А вот этот конторщик Чесенков, его подневольный человечек, был ему чем-то симпатичен, даже вызывал неподдельное любопытство. Но не тем, что умел изъясняться, читать и писать на трёх языках, вернее, на четырёх, включая и родной русский, — подобные встречались и в других княжеских имениях, — а тем, что обстоятельства его жизни во многом совпадали с его собственными: он был принудительно и несчастливо женат.
Наверное, именно в Винстернском князь Голицын впервые засомневался в том, что мщение наречённой императором Павлом Первым супруге было правильным. Ведь дай он ей развод, то и сам бы стал свободным, мог бы вступить во второй брак, как этот жалкий крепостной вдовец, и выбрать бы себе такую же юную, непорочную невесту, естественно, из своего круга. Пожалуй, встреча с трепетно напуганным конторщиком отложила в душе князя самый яркий след за всё пышное плавание по России.

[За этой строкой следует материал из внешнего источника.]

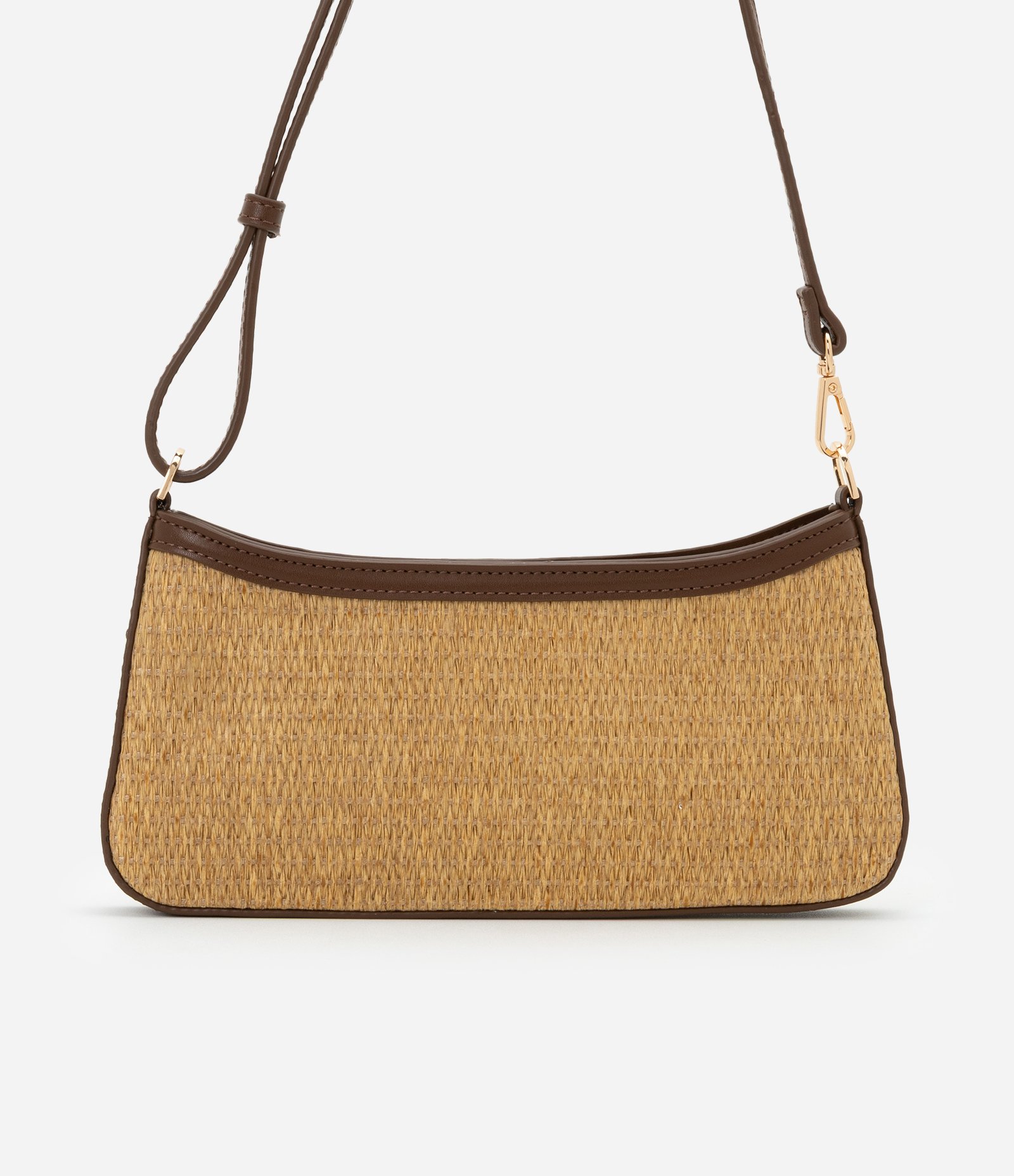 Bolsa Boho Baguete com Efeito Palha e Alça Regulável Bege 4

Но вернёмся к его разговору с Джоном Возгрином. Восхищаясь, как старательно и точно излагает галиматью этого английского павиана его крепостной человечек, князь Сергей Михайлович Голицын небрежно перебил того, заговорив по-французски, как привык на светских раутах или в том же московском… Английском клубе! И его поразило, как не вздрогнув, не изменив обречённого выражения лица, Чесенков без запинки перевёл им сказанное на английский. Эта игра сиятельству понравилась, и он даже повеселел. А произнёс он следующее:
— Месье Вос-хрин (князь специально исказил фамилию англичанина, чтобы унизить), хватит читать мне нотации. Меня не волнуют ни ваши экономические, ни позитивистские теории. Я не поклонник Адама Смита и французских моралистов. Наш разговор будет более полезным, если я поставлю вам вопросы, а вы изволите ясно и коротко отвечать. Хотя я и сомневаюсь, что вы умеете кратко излагать свои мысли, мистер Вос-хрен. — Тут он усилил оскорбительность в произношении фамилии управляющего, и об этой своей ловкости князь Голицын в дальнейшем любил рассказывать на московских балах внимающим слушателям. — Да, мистер Вос-хрен! — недовольно воскликнул он по-русски. — В любом случае вы меня уже утомили.